* [QUOTED TEXT]:
== == ==
The Honorable Hugh L. Carey, Democratic governor of the state of New York, made a speech in Dublin on April 22, 1977. After declaring himself unalterably part of “that segment of the human family called Irish,” Carey denounced extremists on both sides of Northern Ireland’s guerrilla war as practitioners of the “politics of death.”

The next day, in a newspaper interview, Governor Carey made his neutrality even more specific. He condemned the Irish Republican Army terrorists and said that they did not deserve “a nickel’s worth of support in the United States.”

Earlier in this century, had a Democratic politician made such a statement, he simultaneously would have announced his resignation from the party and his departure from the country. Huge rallies would have been organized to denounce him. He would have been called a “yellow dog” and a “contemptible cur”—two of the more printable epithets used to describe James Michael Curley of Boston when he said that he favored an English victory in World War I.
== == ==
* [SUPPLIED INFORMATION]:

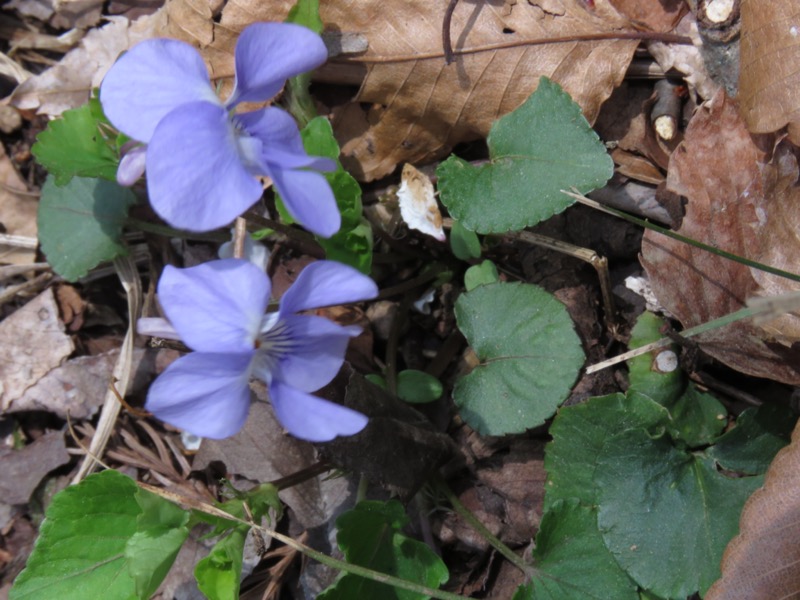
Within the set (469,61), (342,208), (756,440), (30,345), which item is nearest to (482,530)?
(756,440)

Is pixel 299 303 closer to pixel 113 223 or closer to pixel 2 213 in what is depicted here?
pixel 113 223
== == ==
* [EXERCISE DESCRIPTION]: Transcribe the passage about Governor Carey's Dublin speech, starting at "Earlier in this" and ending at "World War I.".

* [FINAL RESULT]:
Earlier in this century, had a Democratic politician made such a statement, he simultaneously would have announced his resignation from the party and his departure from the country. Huge rallies would have been organized to denounce him. He would have been called a “yellow dog” and a “contemptible cur”—two of the more printable epithets used to describe James Michael Curley of Boston when he said that he favored an English victory in World War I.